教育費が足りないときのために、知っておきたい奨学金制度と教育ローン
金銭的な事情で進学をあきらめたり、不本意入学をしたり…そういうことはできれば避けたいもの。奨学金制度と教育ローンの違いを知っておくことで、将来の選択の幅が広がるかもしれません。お伝えしていきます。
可能性があるなら申請しておきたい! 多種多様な奨学金制度
奨学金は、返還義務のない「給付型」と、卒業後に返還義務がある「貸与型」の二つに分けられます。さらに貸与型は「利子があるもの」と「利子がないもの」に分かれます。
(1)日本学生支援機構の奨学金
貸与型奨学金の代表として、最も利用者が多い、日本学生支援機構(旧・日本育英会)の奨学金があります。無利息の「第一種奨学金」と、大学卒業後に利息が発生する「第二種奨学金」があり、申し込みには各種の条件が設けられています。
また、在学する高校を通じて申し込む「予約採用」と、進学した大学を通じて申し込む「在学採用」があるのも特徴。「予約採用」で審査に通れば、大学入学直後から奨学金が振り込まれます。条件を満たす学生には、入学時特別増額貸与奨学金などもあります。
(2)大学独自の奨学金
国公立大、私立大ともに、多くの大学で独自の奨学金制度を設けています。貸与型と給付型の両方があり、一つの大学で複数の制度がある場合も。

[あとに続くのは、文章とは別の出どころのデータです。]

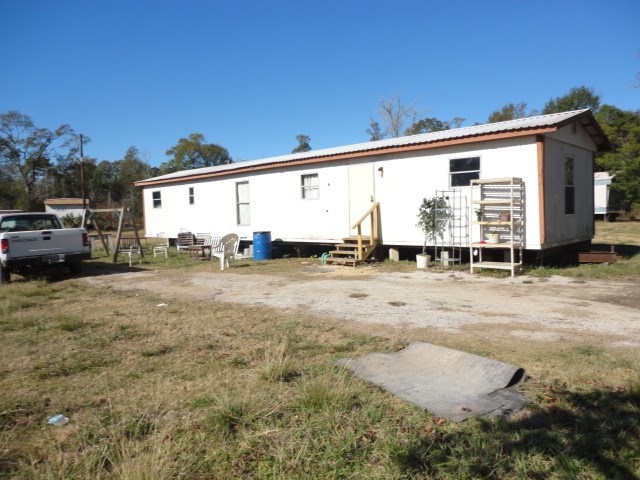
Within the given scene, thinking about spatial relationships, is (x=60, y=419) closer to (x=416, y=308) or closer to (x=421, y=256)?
(x=416, y=308)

また、入試で優秀な成績を修めた受験生に向けた特待生制度や、学費免除制度も見られます。
(3)地方自治体の奨学金
全国の地方自治体の中には、保護者のかたがその地方の在住者であることを条件に奨学金制度を設けているところも目立ちます。このタイプは、貸与型が多いようです。
(4)民間団体・その他の奨学金
民間の育英団体や企業、病院などでも、それぞれ独自の奨学金制度を実施しています。新聞奨学生制度などもここに含まれます。
教育ローンにはどのような種類があるの? 奨学金との違いは?
奨学金が間に合わなかったり、支給されなかったりした場合に考えるのが、教育ローン。借りる相手先によって「国(日本政策金融公庫)のローン」と「民間金融機関(銀行やJAなど)のローン」の二つに大きく分けられます。
(1)国の教育ローン
「金利が民間より低い」「在学中は利息のみの返済も可能」「奨学金との併用も可能」などのメリットがあります。

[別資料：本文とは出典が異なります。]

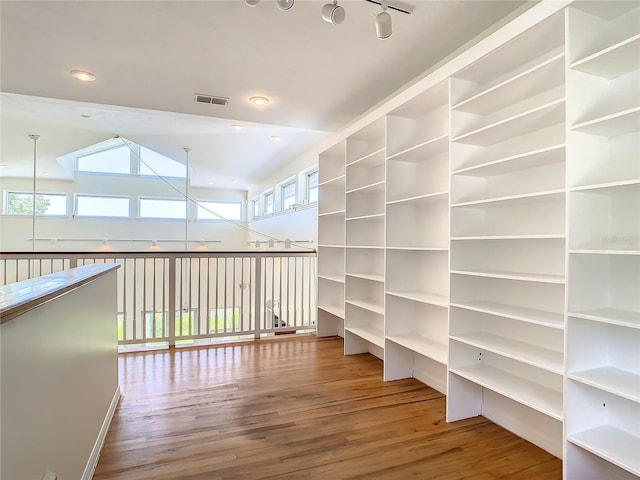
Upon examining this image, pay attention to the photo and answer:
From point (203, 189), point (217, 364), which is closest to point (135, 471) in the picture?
point (217, 364)

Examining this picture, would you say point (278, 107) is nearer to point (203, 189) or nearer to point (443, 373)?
point (443, 373)

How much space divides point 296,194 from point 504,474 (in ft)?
16.1

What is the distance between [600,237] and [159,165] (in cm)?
944

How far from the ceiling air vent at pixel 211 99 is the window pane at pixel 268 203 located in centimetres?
468

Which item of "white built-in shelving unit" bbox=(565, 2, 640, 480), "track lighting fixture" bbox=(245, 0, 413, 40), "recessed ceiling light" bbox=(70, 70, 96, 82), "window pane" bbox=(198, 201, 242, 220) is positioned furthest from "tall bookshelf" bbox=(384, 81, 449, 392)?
"window pane" bbox=(198, 201, 242, 220)

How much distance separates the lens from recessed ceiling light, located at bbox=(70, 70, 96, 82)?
2744 millimetres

日本学生支援機構の第二種奨学金と異なるのは、国の教育ローンは申し込み時の金利で返済額が決まりますが、第二種奨学金は卒業してからでないと利息を含めた返済額がわからないという点でしょう。また、教育ローンの借り手は保護者なので、返済も保護者が行います。
(2)民間の教育ローン
「審査が早い」「借入限度額が国のものより多い」「来店不要で借りられる」など、商品によっては国のローンにはない長所を持つものもあります。
ただし通常は借りた翌月から返済開始になるため、毎月の生活費への影響が心配される恐れも。
どちらの場合も、よく調べて、将来のことをシミュレーションすることが大切です。